Sécurité ferroviaire: le transport de pétrole retiré de la liste de surveillance du BST

Le transport des liquides inflammables avait été ajouté à la Liste de surveillance du BST en 2014 dans la foulée de la tragédie de Lac-Mégantic.
Photo: Paul Chiasson La Presse canadienne Le transport des liquides inflammables avait été ajouté à la Liste de surveillance du BST en 2014 dans la foulée de la tragédie de Lac-Mégantic.

Le transport de liquides inflammables par train, comme le pétrole, a été retiré de la Liste de surveillance du Bureau de la sécurité des transports (BST), cinq ans après la tragédie de Lac-Mégantic, a annoncé lundi sa présidente, Kathy Fox.

« Même si c’est enlevé de la liste de surveillance parce que l’industrie et l’organisme de réglementation ont fait spécifiquement ce qu’on leur a demandé de faire, ça ne veut pas dire que c’est disparu de notre radar, loin de [là] », a-t-elle affirmé en conférence de presse.

Le BST, qui est chargé d’enquêter sur les accidents dans le transport aérien, ferroviaire et maritime, se dit généralement satisfait des mesures prises par le gouvernement fédéral et l’industrie pour réduire les risques posés par le transport de matières dangereuses. Il identifie toutefois d’autres facteurs de risque comme la fatigue des cheminots et le non-respect des signaux ferroviaires.

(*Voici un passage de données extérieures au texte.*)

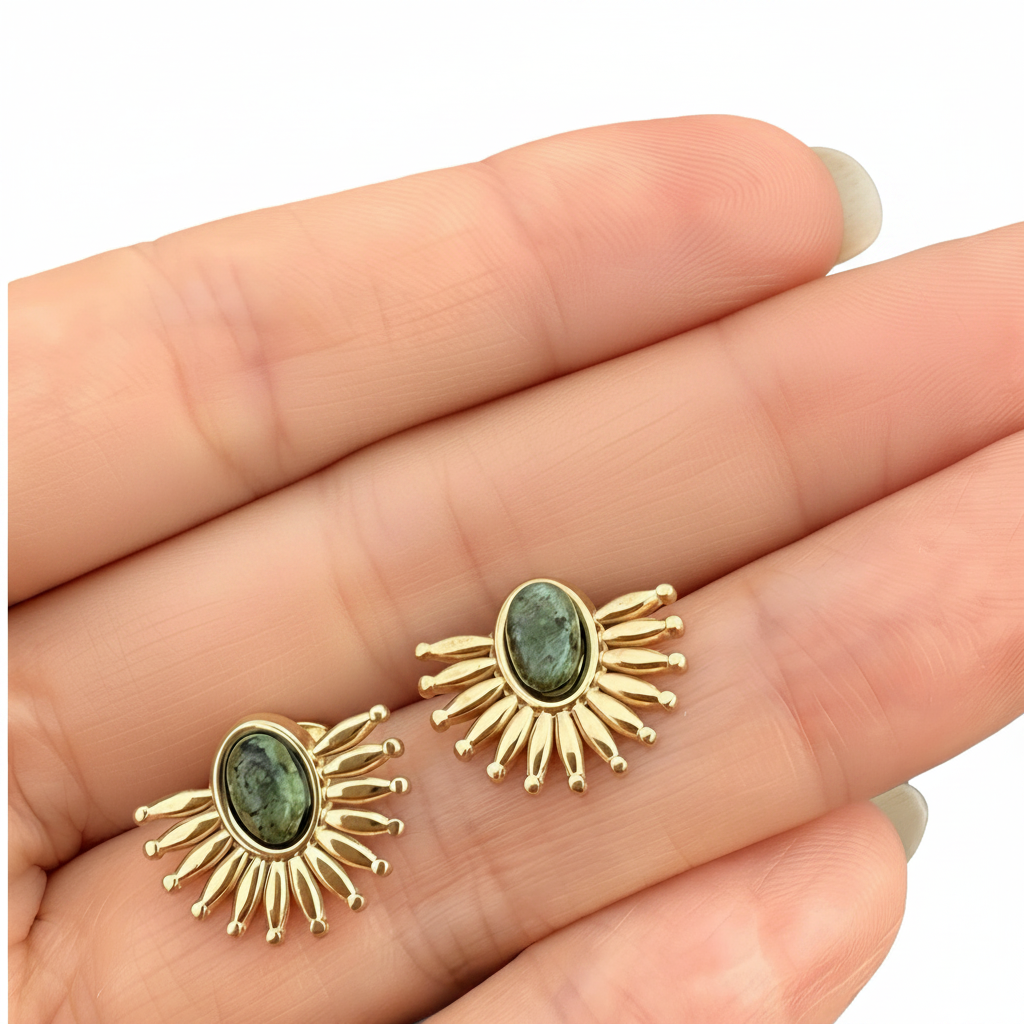 Gold sun-shaped earrings with green gemstones held between fingers on a white background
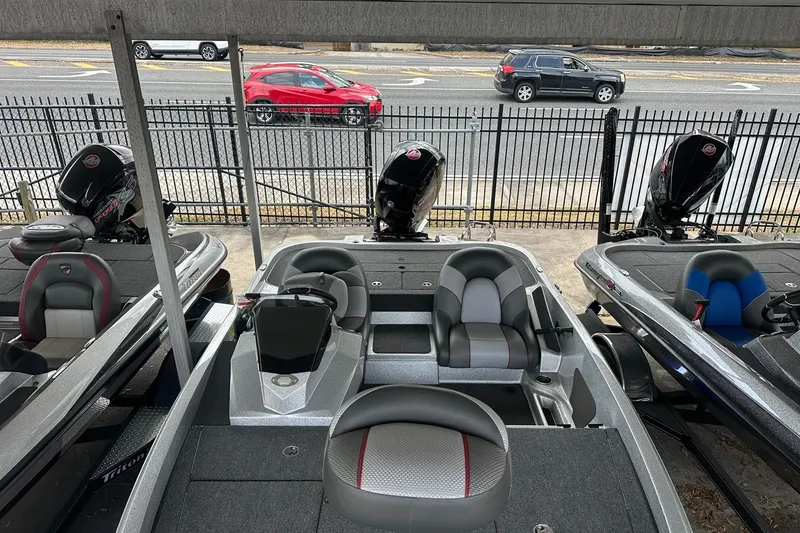 Slide: The Image of 2025 Ranger Z185 boats displayed in a showroom, featuring sleek design and modern seating. - 109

Le transport des liquides inflammables avait été ajouté à la Liste de surveillance du BST en 2014 dans la foulée de la tragédie de Lac-Mégantic.

Quarante-sept personnes avaient perdu la vie en juillet 2013 lorsqu’un train transportant 7,7 millions de litres de pétrole brut s’est mis en mouvement et a déraillé à Lac-Mégantic. Les wagons s’étaient enflammés et avaient détruit le coeur du centre-ville de cette municipalité de moins de 6000 habitants.

« Depuis 2014, et surtout depuis 2016, on voit que les compagnies ferroviaires font une meilleure gestion de risque lorsqu’elles transportent des liquides inflammables. Aussi, dernièrement, le ministre des Transports a accéléré le processus de retirer les anciens wagons-citernes les plus vulnérables », a dit Mme Fox.

Les DOT-111, qui ne pouvaient plus transporter de pétrole brut depuis deux ans, ne pourront plus transporter de liquides inflammables volatils à compter du 1er janvier 2019, soit six ans plus tôt que prévu.

La Liste de surveillance publiée tous les deux ans depuis 2010 identifie les enjeux de sécurité à régler dans le transport aérien, ferroviaire et maritime. Encore une fois, le BST dénonce la lenteur du ministère des Transports du Canada à mettre en oeuvre ses recommandations. Sa présidente s’explique mal pourquoi 62 de ses recommandations, dont 34 ont été émises il y a plus de 10 ans, ne font pas l’objet d’un suivi.

Elle invite également le gouvernement fédéral et les industries ferroviaire, aérienne et maritime à prendre au sérieux le problème de fatigue de leurs employés, un facteur qui a contribué à plusieurs incidents au fil des ans.